Former tennis star Boris Becker has been making headlines for a long time. But his sentence to two and a half years in Britain was a bang, even by his standards. Now he is free again (the star reported). His lawyer Christian-Oliver Moser confirmed the release and deportation to Germany on Thursday after several media reports
The most important questions and answers on the Boris Becker case:
After the former tennis ace was declared bankrupt by a British court in 2017, a tough process began in which he had to disclose his full assets to pay off his debts. But Becker concealed assets worth millions. That counts as a crime. A trial in London this spring ended with a sentence of two and a half years in prison.
In the trial itself, Becker pleaded not guilty. However, he later declined an appeal. "Our client accepts both the jury's verdict and the sentence imposed by the court," Moser said.

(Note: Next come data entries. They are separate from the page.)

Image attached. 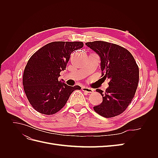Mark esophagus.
Here are the masks:
<instances>
[{"label":"esophagus","instance_id":"obj_1","mask_svg":"<svg viewBox=\"0 0 158 158\" xmlns=\"http://www.w3.org/2000/svg\"><path fill=\"white\" fill-rule=\"evenodd\" d=\"M82 91H84V92H85L87 93H92V92H94L93 89L88 88V87H85V86H83L82 88Z\"/></svg>","mask_w":158,"mask_h":158}]
</instances>
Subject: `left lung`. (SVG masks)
Instances as JSON below:
<instances>
[{"label": "left lung", "instance_id": "1", "mask_svg": "<svg viewBox=\"0 0 158 158\" xmlns=\"http://www.w3.org/2000/svg\"><path fill=\"white\" fill-rule=\"evenodd\" d=\"M99 56L102 76L109 80L106 92L97 89L103 102L94 107L104 117H115L131 103L137 89L139 69L132 54L123 47L102 41L85 43Z\"/></svg>", "mask_w": 158, "mask_h": 158}]
</instances>
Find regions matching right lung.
<instances>
[{
	"instance_id": "obj_1",
	"label": "right lung",
	"mask_w": 158,
	"mask_h": 158,
	"mask_svg": "<svg viewBox=\"0 0 158 158\" xmlns=\"http://www.w3.org/2000/svg\"><path fill=\"white\" fill-rule=\"evenodd\" d=\"M82 42L55 41L45 45L28 60L23 75L24 92L37 112L52 114L63 108L71 94L80 89L59 81L73 51L82 48Z\"/></svg>"
}]
</instances>
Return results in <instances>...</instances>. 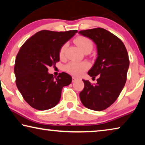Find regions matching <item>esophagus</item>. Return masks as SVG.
Returning a JSON list of instances; mask_svg holds the SVG:
<instances>
[{
	"mask_svg": "<svg viewBox=\"0 0 145 145\" xmlns=\"http://www.w3.org/2000/svg\"><path fill=\"white\" fill-rule=\"evenodd\" d=\"M77 79H78V78L75 77H72V80H73V82H75V81H76V80H77Z\"/></svg>",
	"mask_w": 145,
	"mask_h": 145,
	"instance_id": "obj_1",
	"label": "esophagus"
}]
</instances>
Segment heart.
Returning a JSON list of instances; mask_svg holds the SVG:
<instances>
[{
  "label": "heart",
  "mask_w": 145,
  "mask_h": 145,
  "mask_svg": "<svg viewBox=\"0 0 145 145\" xmlns=\"http://www.w3.org/2000/svg\"><path fill=\"white\" fill-rule=\"evenodd\" d=\"M75 42L83 52L86 50H91L93 48V43L89 38L84 36H78L76 38ZM67 47V43L64 44L61 46L59 50V57H63L65 56L66 49ZM89 68V64L87 62H77L72 61L68 64L66 67V70L68 72L74 75H81L88 68Z\"/></svg>",
  "instance_id": "heart-1"
}]
</instances>
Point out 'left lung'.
Returning a JSON list of instances; mask_svg holds the SVG:
<instances>
[{
    "label": "left lung",
    "instance_id": "left-lung-1",
    "mask_svg": "<svg viewBox=\"0 0 145 145\" xmlns=\"http://www.w3.org/2000/svg\"><path fill=\"white\" fill-rule=\"evenodd\" d=\"M95 44L97 57L88 74L98 76L96 84L82 79L84 88L79 96L86 107L94 111L107 109L116 101L127 80L129 59L123 43L110 32L95 28L78 32Z\"/></svg>",
    "mask_w": 145,
    "mask_h": 145
}]
</instances>
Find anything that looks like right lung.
Wrapping results in <instances>:
<instances>
[{"label": "right lung", "mask_w": 145, "mask_h": 145, "mask_svg": "<svg viewBox=\"0 0 145 145\" xmlns=\"http://www.w3.org/2000/svg\"><path fill=\"white\" fill-rule=\"evenodd\" d=\"M76 33L77 30L39 31L20 49L14 68L16 84L32 107L43 111L55 107L61 99L63 88L72 82V78L67 73L56 77L48 72V68L59 61L61 47Z\"/></svg>", "instance_id": "right-lung-1"}]
</instances>
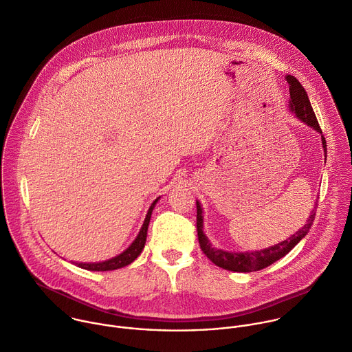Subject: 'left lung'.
<instances>
[{"label":"left lung","mask_w":352,"mask_h":352,"mask_svg":"<svg viewBox=\"0 0 352 352\" xmlns=\"http://www.w3.org/2000/svg\"><path fill=\"white\" fill-rule=\"evenodd\" d=\"M287 82L289 83V109L306 124H309L310 127H313L314 130L321 133L322 137V146H324V152H325V159H327V141L322 135V130L318 124L317 116L313 111V107L310 104L309 96L305 90V87L302 86V83L292 75H287L285 76ZM317 206V204H316ZM196 207H197V237H199V244L201 251L204 252V255L217 266L229 270V272H237V273H251V272H258L262 270L270 265H273L274 262L280 261L281 258H284L310 230L314 219H316V210L311 211V215L309 217L307 223L299 229L295 234H292L289 239L261 250V251H252V252H228L223 250H217L211 245L210 240L207 239V236L203 232V208L200 206L199 201H196ZM316 208V207H314Z\"/></svg>","instance_id":"1"}]
</instances>
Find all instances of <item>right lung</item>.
Masks as SVG:
<instances>
[{"label":"right lung","instance_id":"1","mask_svg":"<svg viewBox=\"0 0 352 352\" xmlns=\"http://www.w3.org/2000/svg\"><path fill=\"white\" fill-rule=\"evenodd\" d=\"M160 197H157L149 207L148 210V214L145 217V221H144V225L138 233V236L135 237V240L131 243V245L123 251L120 255L112 258V259H108V261H104V262H97V263H75L78 267L80 269H85V270H90V272H108V270H116V269H120V267H124L127 265H130L131 262H134L137 259V256L142 252L144 247H145V241H146V232H148V226H149V221H151V215H152V211L157 203Z\"/></svg>","mask_w":352,"mask_h":352}]
</instances>
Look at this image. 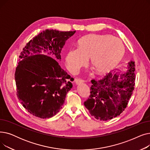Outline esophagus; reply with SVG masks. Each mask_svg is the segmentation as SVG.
Masks as SVG:
<instances>
[{"instance_id":"1","label":"esophagus","mask_w":150,"mask_h":150,"mask_svg":"<svg viewBox=\"0 0 150 150\" xmlns=\"http://www.w3.org/2000/svg\"><path fill=\"white\" fill-rule=\"evenodd\" d=\"M75 82L76 84H78L83 83L84 82V81L83 80L80 79V78H76V79L75 80Z\"/></svg>"}]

Becker's partner Lilian de Carvalho Monteiro regularly accompanied him to court hearings in London. His eldest son Noah was also present when the verdict was pronounced. His wife Lilly Becker also supported him in an interview.
The early release after more than seven months is not a celebrity bonus. Rather, he benefited from a special rule in Great Britain. According to this, foreign prisoners can be considered for an accelerated procedure, in which they are deported up to twelve months before the earliest date of release. The rest of the penalty does not apply. This is intended to ease the pressure on overcrowded British prisons.
"He arrives as a free person," a representative of the German Bar Association recently told the DPA news agency. Lawyer Moser also emphasized after his release from prison: "He has now served his sentence and is not subject to any criminal law restrictions in Germany." For the foreseeable future, he will only be barred from returning to his former adopted home of Great Britain – at least until his regular prison term has expired, and possibly beyond.
no The UK bankruptcy register, which is publicly available, shows that Becker's proceedings have been extended indefinitely. However, it is unclear whether and how much of his income he has to give up. Conditions were imposed until 2031.
It is not known where Becker stayed after landing in Germany. "Questions about his current whereabouts and any interview requests will not be answered," said lawyer Moser. What Becker's future will look like is still unclear. The Vice President of the German Tennis Association, Dirk Hordoff, promised Becker a position a few weeks ago. "To put it bluntly: Boris can choose his job!" he told Sport Bild.